» Your goal: Filter out every line below that lacks "common", and copy the rest.
-------- Listed entries --------
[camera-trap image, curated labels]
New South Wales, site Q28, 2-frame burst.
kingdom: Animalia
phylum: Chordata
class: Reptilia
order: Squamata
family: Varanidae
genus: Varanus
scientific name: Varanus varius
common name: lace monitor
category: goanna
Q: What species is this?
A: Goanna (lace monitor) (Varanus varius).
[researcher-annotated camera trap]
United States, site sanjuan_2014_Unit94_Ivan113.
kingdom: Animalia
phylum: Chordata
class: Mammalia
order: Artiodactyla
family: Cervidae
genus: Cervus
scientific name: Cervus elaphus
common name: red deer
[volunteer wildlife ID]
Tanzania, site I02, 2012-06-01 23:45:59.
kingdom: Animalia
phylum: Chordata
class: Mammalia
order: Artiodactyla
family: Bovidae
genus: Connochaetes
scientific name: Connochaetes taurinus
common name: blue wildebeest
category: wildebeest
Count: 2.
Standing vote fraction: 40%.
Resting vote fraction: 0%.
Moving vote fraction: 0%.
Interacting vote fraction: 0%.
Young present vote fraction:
--------
» Output for this exercise:
common name: lace monitor
common name: red deer
common name: blue wildebeest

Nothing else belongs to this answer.